And she liked Elon Musk, the CEO of the company — the first to mass-market a fully electric car.

“At first, when Tesla came out, I just thought he was a very creative person. I really thought he cared about helping humanity,” she said. “At the time, he wasn’t being so loud and extremely offensive.”

Lavon isn’t the only Jewish Tesla owner who has changed her opinion of the man, and by extension, the car. Several Tesla-owning Jews told the Forward that Musk’s increasingly erratic social media behavior — and his seeming insensitivity to its impact on Jews — has left them regretting their purchases.

To be sure, many Tesla owners, Jewish or not, have no buyer’s remorse. Sales of the high-performance, environmentally friendly cars, which range from about $35,000 to $140,000 — are still climbing. Many still admire Musk for his entrepreneurial spirit and bold ideas for high-speed trains and affordable rockets.

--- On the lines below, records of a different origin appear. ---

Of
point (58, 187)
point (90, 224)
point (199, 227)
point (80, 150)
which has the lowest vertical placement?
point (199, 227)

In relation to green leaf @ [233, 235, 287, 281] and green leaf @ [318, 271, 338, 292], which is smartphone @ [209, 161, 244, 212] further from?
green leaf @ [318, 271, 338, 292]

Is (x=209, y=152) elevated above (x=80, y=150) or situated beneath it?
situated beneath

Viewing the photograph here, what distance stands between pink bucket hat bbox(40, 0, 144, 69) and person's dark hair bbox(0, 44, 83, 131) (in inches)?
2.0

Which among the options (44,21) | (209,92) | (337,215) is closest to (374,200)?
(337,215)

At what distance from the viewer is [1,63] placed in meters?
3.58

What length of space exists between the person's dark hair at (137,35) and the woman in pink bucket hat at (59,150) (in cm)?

Yaroslav Ivanov, 27, a Jew who is originally from Ukraine and works in blockchain technology, was planning to buy a Tesla while living in Dubai earlier this year. Like Lavon, he held a high opinion of Musk, whom he saw as not just a visionary, but a beneficent person whose Starlink Internet company was providing much-needed services to the Ukrainian military during the war with Russia.

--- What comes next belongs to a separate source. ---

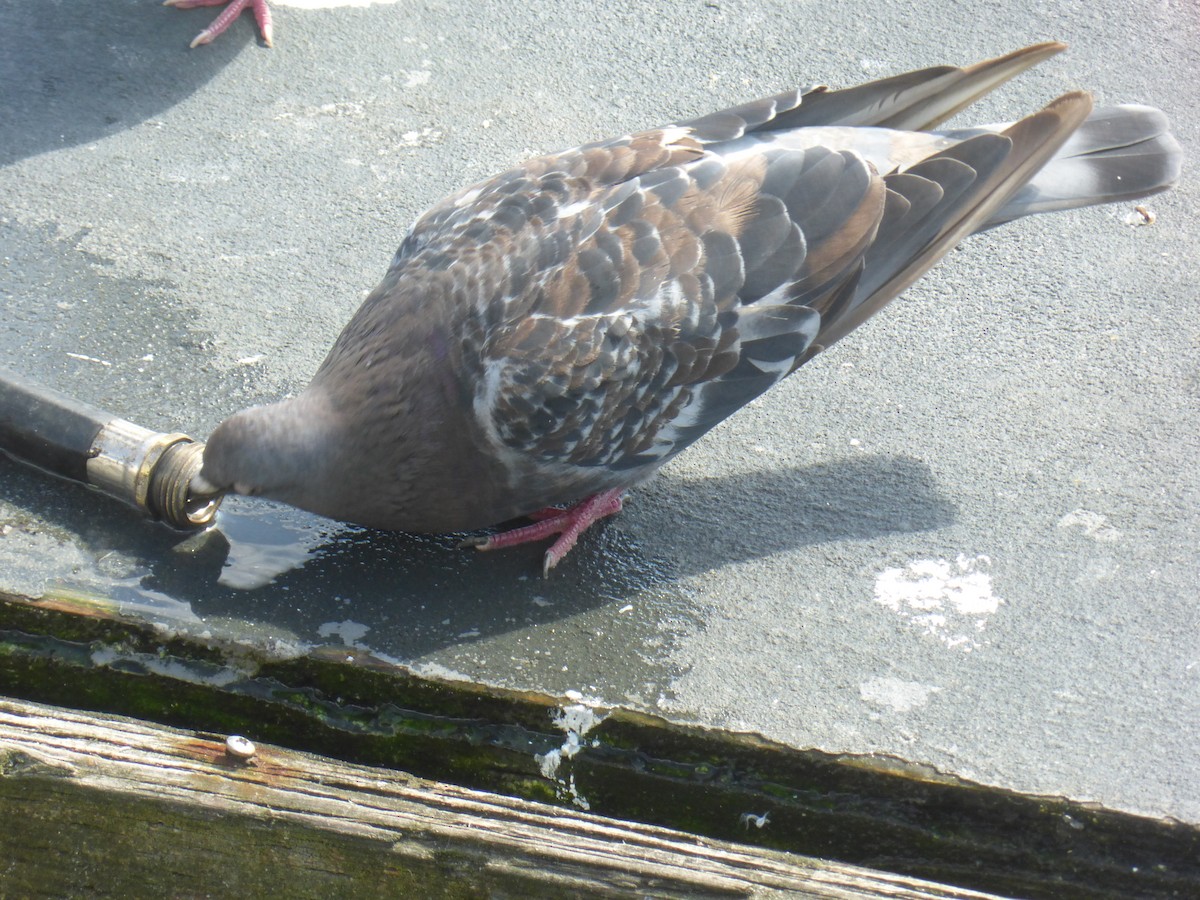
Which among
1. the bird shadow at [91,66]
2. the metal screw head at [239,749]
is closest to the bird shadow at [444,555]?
the metal screw head at [239,749]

But Musk’s embrace of West, despite the rapper’s increasingly vitriolic antisemitic tirades, and Musk’s own tweets urging the U.S. to back away from supporting Ukraine, led to Ivanov turning away from Tesla. Instead of buying one, he is now weighing his options on other electric vehicles.

“I have two [problems] with Elon Musk,” he said. “The first is about Nazis and Jews and the second is about the relationship with Ukraine.”

Andy Heller and his wife bought a Model 3 Tesla for him a few years ago, and a Model Y for her in August. He liked the cars, and he appreciated Musk for his business acumen and “creative mind.”

But in the months since their last Tesla purchase, the Jewish San Francisco businessman, 60, said Musk’s behavior has alarmed him, including his embrace of far-right tropes that have been deemed antisemitic, and tweets that contain language associated with QAnon.

Heller said when he emigrated to the U.S. from Canada in the 1970s, he saw his new country as a haven for religious and other minorities, but that the rise of far-right politicians in recent years has sent the nation backwards. He sees Musk’s purchase of Twitter as an accelerant of the trend.

“It’s almost like the last six years we’ve gone back 60 years,” he said. There have always been antisemites, “but they haven’t had a platform. And now they have not only a platform, they have a mechanism to bring in followers and people who listen to them and respect them.”

Now, partly because of his disgust with Musk, the Hellers plan to sell their older Tesla once they take delivery on a Cadillac Lyric. But they’ll keep the new one at least for a while.

Lavon won’t part with her Tesla, she said, because she doesn’t see many other acceptable options on the market.

“No one else has a supercharger network that can compete with Tesla right now,” she said. “Even if these cars have that, none has that kind of mileage. There’s not a lot of options really, or they’re really ugly.”